Infatti, è utile sottolineare come la prevenzione dei rischi di infortunio costituisca certamente la ratio delle sopracitate norme e dell’Intesa Stato Regioni del 2017. Non deve essere sottovalutata, pertanto, la responsabilità del datore di lavoro nel caso in cui dovesse venire meno all’obbligo impostogli dall’art. 2087 del codice civile, ossia quello di assicurare che il lavoro venga svolto nel rispetto delle misure necessarie a tutelare l’integrità fisica e la personalità morale dei prestatori di lavoro.

Sotto tale profilo, la sezione penale della Corte di Cassazione è intervenuta a più riprese, chiarendo i confini della responsabilità del datore di lavoro e stabilendo che: “il datore di lavoro, al di là delle disposizioni specifiche, è costituito garante dell’incolumità fisica e della salvaguardia della personalità morale di quanti prestano la loro opera nell’impresa, con l’ovvia conseguenza che, ove egli non ottemperi all’obbligo di tutela, l’evento lesivo correttamente gli viene imputato in forza del meccanismo previsto dall’art. 40 c.p., comma 2[non impedire un evento, che si ha l’obbligo giuridico di impedire, equivale a cagionarlo]” (Cass. Penale, sez. IV, 20/05/2010, n. 23944).

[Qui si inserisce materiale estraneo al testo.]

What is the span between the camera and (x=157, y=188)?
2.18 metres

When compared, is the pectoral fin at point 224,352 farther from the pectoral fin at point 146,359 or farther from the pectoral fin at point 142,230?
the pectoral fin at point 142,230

Conseguentemente, nel caso in cui un lavoratore dovesse subire un infortunio, la circostanza che lo stesso sia stato facilitato dall’alterazione psicofisica derivante dall’abuso di alcolici non varrà ad escludere la responsabilità del datore di lavoro, poiché la condizione di ubriachezza del lavoratore non è circostanza eccezionale (e quindi non prevedibile dal datore di lavoro). A dire della Cassazione, dunque, lo stato di ubriachezza del lavoratore si porrebbe quale causa concorrente al verificarsi dell’infortunio e non quale fatto interruttivo, in grado di escludere il nesso causale tra il mancato intervento del datore di lavoro ed il verificarsi dell’infortunio stesso (Cass. Penale, sez. IV, n. 36272/2012).